Elena prit un siège, et peu à peu la dignité de ses manières changea les dispositions malveillantes dont elle avait d’abord été l’objet. Après le repas, elle eut hâte, pour la première fois, de regagner sa cellule. Sœur Marguerite ne l’y enferma pas; acte de condescendance qui semblait lui coûter, mais qui venait sans doute d’un ordre supérieur. Dès qu’Elena fut seule, elle monta à la tourelle.

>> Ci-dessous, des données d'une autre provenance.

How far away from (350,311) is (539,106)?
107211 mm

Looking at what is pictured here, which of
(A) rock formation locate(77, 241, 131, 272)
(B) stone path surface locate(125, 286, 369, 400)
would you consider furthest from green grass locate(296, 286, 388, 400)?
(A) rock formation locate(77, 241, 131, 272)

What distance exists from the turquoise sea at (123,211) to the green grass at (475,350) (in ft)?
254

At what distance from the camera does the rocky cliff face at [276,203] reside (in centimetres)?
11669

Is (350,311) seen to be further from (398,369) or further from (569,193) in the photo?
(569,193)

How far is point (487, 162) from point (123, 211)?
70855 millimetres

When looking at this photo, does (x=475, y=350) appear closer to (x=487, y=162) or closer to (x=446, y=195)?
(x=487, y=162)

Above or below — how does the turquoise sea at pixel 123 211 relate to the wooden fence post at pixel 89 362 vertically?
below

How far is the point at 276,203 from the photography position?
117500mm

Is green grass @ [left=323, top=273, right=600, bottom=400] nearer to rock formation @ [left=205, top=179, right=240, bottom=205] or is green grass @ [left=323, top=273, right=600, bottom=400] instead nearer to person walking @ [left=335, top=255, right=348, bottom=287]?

Sœur Olivia y avait fait porter une chaise, une table sur laquelle étaient posés quelques livres et un vase de fleurs. La captive ne put retenir son attendrissement à cette preuve des soins généreux de la bonne religieuse; et, regardant les livres, elle y trouva, parmi quelques ouvrages mystérieux, plusieurs des meilleurs poètes italiens. Elle s’assit près de sa fenêtre et, un volume du Tasse à la main, elle laissa errer son imagination sur les scènes créées par ce brillant génie, jusqu’à ce que le déclin du jour la rappelât à des événements plus réels. Elle pensa alors à Vivaldi; elle pleura en songeant que peut-être elle ne le reverrait jamais, quoique sans doute il fût déjà à sa recherche. Tous les détails de leur dernière entrevue lui revinrent en mémoire et, quand elle se figura le désespoir du jeune homme venant à la villa Altieri sans l’y trouver, tout le courage dont elle faisait montre pour lutter contre ses propres maux faiblit à l’idée de ceux que son amant avait dû endurer. La cloche du soir l’ayant avertie, elle se rendit à l’office avec sœur Marguerite; et, de là, elle revint dans sa chambre où sœur Olivia ne tarda pas à la rejoindre. Celle-ci lui rapporta, avec un mélange de franchise et de discrétion, ce qui s’était passé entre elle et l’abbesse. Le résultat de cet entretien fut que la supérieure avait autant d’obstination que sa prisonnière montrait de fermeté.